Shabda Mara Shwabhavma J Nathi
- Coverpage of the book
- Author: Raeesh Maniar
- Cover artist: Ami Maniar
- Language: Gujarati
- Genre: ghazal anthology
- Set in: Mumbai, Maharashtra
- Published: 1998
- Publisher: Vishal Publication
- Publication date: May 1998
- Publication place: India
- Media type: Print
- Pages: 88
- Awards: Shayda Award (2001)
- Dewey Decimal: 891.471
- Preceded by: Kafiyanagar
- Followed by: Aam Lakhvu Karave Alakhni Safar

= Shabda Mara Swabhavma J Nathi =

Shabda Mara Swabhawma J Nathi (શબ્દ મારા સ્વભાવમાં જ નથી) is a Gujarati collection of ghazals written by Raeesh Maniar.
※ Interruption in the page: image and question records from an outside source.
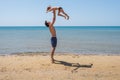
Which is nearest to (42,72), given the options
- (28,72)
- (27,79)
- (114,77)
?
(28,72)

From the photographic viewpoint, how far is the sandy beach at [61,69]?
8.03 m

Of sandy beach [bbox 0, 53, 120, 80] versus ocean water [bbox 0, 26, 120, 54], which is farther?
ocean water [bbox 0, 26, 120, 54]

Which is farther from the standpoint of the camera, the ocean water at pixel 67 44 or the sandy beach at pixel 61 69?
the ocean water at pixel 67 44

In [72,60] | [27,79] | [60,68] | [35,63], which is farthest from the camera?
[72,60]

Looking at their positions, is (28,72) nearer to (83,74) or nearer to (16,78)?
(16,78)

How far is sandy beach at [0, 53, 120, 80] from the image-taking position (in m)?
8.03

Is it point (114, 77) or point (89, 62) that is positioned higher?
point (114, 77)

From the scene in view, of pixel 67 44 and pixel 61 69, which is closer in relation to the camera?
pixel 61 69

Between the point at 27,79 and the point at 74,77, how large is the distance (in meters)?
1.48

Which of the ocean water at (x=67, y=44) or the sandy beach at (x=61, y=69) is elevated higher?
the sandy beach at (x=61, y=69)

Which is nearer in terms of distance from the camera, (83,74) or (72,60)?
(83,74)

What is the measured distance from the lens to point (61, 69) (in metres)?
9.27

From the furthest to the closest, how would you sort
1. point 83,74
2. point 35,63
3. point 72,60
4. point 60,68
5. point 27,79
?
1. point 72,60
2. point 35,63
3. point 60,68
4. point 83,74
5. point 27,79

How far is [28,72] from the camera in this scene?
346 inches
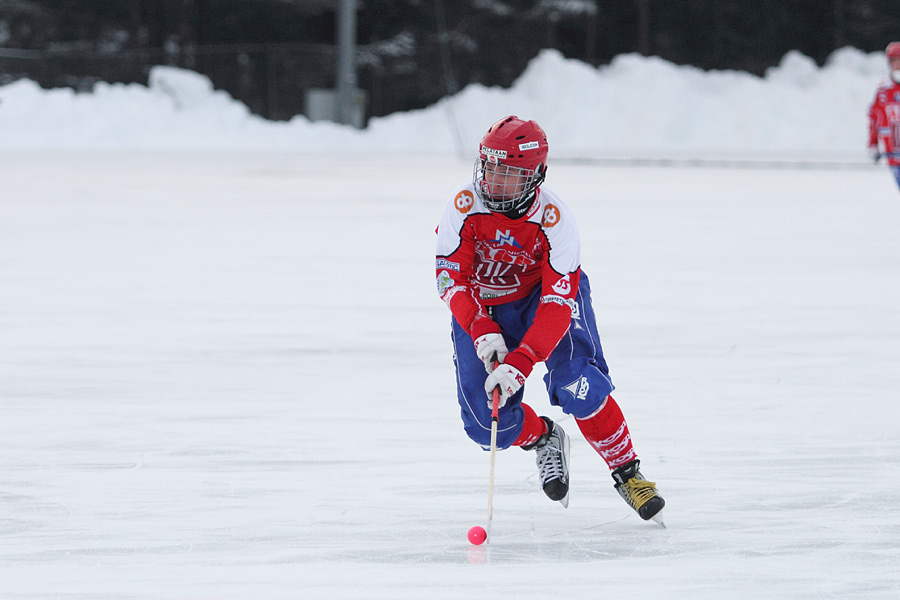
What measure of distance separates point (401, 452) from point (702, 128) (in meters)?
28.6

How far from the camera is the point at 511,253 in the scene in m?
4.14

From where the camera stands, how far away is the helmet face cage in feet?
12.8

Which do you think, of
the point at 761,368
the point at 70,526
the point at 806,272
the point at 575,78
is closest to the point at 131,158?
the point at 575,78

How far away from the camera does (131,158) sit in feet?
80.8

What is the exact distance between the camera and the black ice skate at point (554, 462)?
422cm

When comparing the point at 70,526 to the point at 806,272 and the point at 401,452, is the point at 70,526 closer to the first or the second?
the point at 401,452

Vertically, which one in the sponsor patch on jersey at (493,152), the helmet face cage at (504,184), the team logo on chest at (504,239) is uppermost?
the sponsor patch on jersey at (493,152)

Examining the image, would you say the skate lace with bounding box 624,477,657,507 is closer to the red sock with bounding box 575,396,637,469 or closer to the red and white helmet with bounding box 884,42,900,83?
the red sock with bounding box 575,396,637,469

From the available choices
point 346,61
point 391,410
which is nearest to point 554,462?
point 391,410

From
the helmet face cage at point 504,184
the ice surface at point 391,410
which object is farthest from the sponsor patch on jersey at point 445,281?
the ice surface at point 391,410

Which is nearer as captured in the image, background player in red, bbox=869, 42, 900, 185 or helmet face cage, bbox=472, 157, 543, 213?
helmet face cage, bbox=472, 157, 543, 213

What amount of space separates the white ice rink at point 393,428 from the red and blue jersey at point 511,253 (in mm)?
627

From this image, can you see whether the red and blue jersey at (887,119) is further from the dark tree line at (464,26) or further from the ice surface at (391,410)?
the dark tree line at (464,26)

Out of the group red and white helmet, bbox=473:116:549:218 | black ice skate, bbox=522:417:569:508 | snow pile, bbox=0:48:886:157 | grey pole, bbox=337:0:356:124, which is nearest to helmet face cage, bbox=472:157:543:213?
red and white helmet, bbox=473:116:549:218
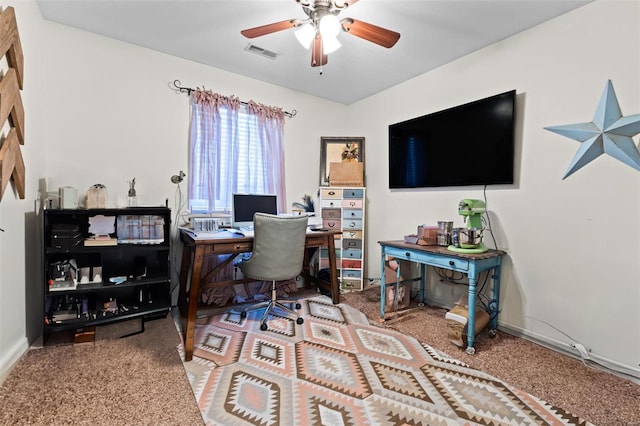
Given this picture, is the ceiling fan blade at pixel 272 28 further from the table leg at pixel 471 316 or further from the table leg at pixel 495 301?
the table leg at pixel 495 301

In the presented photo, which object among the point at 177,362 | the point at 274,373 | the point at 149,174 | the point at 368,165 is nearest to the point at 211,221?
the point at 149,174

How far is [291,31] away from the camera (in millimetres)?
2277

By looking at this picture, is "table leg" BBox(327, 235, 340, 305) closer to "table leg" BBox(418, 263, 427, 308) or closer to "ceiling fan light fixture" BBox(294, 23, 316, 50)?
"table leg" BBox(418, 263, 427, 308)

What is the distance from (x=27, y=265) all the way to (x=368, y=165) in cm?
324

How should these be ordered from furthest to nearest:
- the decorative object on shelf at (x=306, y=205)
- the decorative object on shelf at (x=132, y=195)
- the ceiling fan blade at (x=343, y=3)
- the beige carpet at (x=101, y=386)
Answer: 1. the decorative object on shelf at (x=306, y=205)
2. the decorative object on shelf at (x=132, y=195)
3. the ceiling fan blade at (x=343, y=3)
4. the beige carpet at (x=101, y=386)

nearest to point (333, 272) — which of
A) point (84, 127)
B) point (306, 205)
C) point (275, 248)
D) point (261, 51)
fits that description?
point (275, 248)

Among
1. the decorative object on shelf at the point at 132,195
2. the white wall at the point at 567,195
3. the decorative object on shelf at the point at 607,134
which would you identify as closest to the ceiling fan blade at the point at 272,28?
the decorative object on shelf at the point at 132,195

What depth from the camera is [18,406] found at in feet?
4.47

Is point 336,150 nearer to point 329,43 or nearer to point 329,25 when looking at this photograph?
point 329,43

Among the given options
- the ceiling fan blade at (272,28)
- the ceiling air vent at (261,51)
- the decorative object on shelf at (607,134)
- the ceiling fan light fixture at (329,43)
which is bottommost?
the decorative object on shelf at (607,134)

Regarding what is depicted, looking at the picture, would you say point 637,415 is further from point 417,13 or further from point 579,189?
point 417,13

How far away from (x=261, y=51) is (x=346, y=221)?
1936 millimetres

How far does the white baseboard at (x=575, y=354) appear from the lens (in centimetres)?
170

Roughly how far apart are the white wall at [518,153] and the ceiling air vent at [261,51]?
0.53 meters
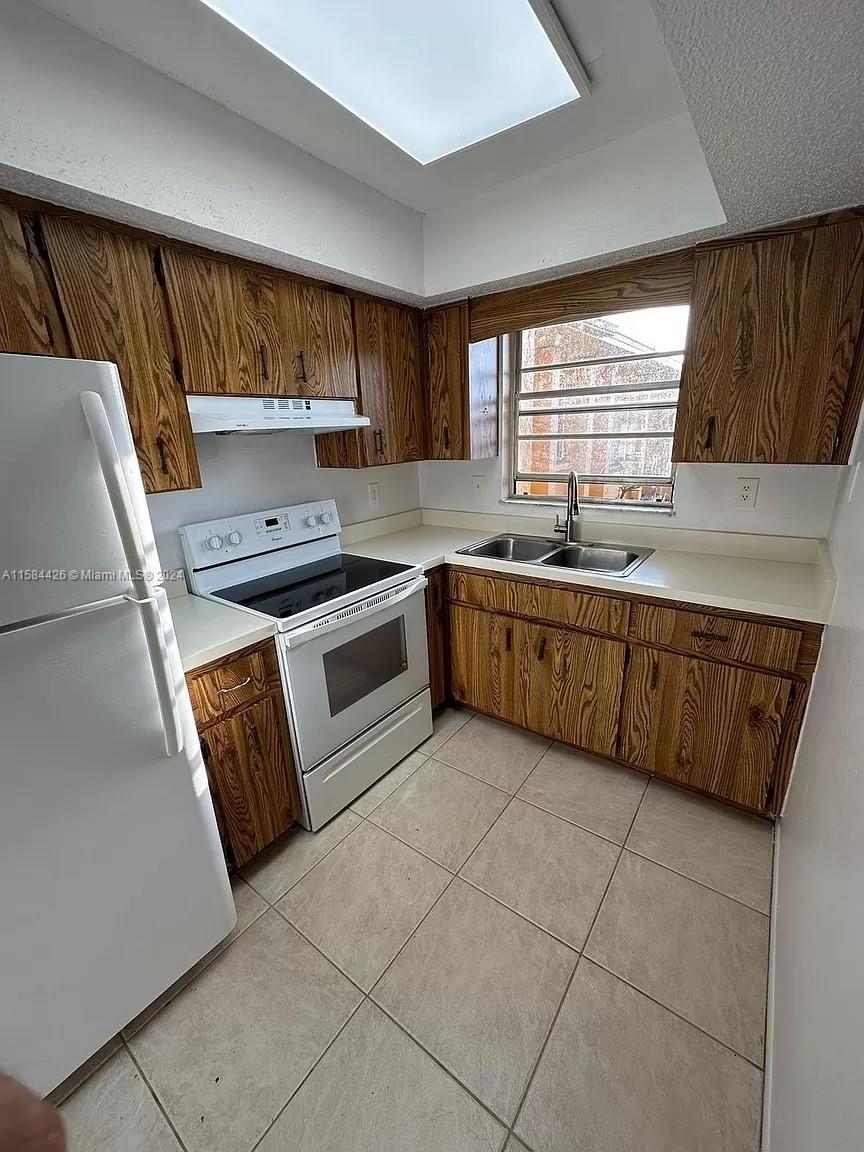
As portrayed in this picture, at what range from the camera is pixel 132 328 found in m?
1.37

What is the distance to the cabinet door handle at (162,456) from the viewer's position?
1.47 metres

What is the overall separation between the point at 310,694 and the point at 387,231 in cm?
191

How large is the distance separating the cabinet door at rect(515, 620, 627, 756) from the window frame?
2.46 feet

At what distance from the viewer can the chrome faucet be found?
86.8 inches

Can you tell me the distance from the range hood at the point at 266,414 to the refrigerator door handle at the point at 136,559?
590mm

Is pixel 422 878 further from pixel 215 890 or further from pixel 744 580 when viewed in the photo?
pixel 744 580

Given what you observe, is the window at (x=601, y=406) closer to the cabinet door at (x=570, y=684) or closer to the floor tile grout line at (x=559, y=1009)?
the cabinet door at (x=570, y=684)

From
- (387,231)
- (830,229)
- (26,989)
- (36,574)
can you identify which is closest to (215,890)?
(26,989)

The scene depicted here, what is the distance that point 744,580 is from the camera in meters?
1.70

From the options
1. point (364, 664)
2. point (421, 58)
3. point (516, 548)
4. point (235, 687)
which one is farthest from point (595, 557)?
point (421, 58)

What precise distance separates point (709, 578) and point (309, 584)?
5.17ft

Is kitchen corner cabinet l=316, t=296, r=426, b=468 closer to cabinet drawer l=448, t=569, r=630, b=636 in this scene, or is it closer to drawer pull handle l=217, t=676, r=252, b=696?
cabinet drawer l=448, t=569, r=630, b=636

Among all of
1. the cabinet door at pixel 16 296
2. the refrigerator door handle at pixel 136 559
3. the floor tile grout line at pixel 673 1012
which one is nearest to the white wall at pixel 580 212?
the cabinet door at pixel 16 296

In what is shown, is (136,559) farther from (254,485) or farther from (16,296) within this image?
(254,485)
The book was published by Vishal Publication, Mumbai in May 1998. Maniar wrote all of the ghazals of this book during his practice as a pediatrics.

== Content ==
The book is consist of 75 ghazals composed in various Arabic metres such as Hazaj, Ramal, Khafif, Majharia, Mutakarib and Mutadarik. The preface of this book has been written by Ramesh Parekh.

== Reception ==
Maniar was awarded by Shayda Award of 2001 for his works Kafiyanagar and Shabda Mara Swabhawma J Nathi.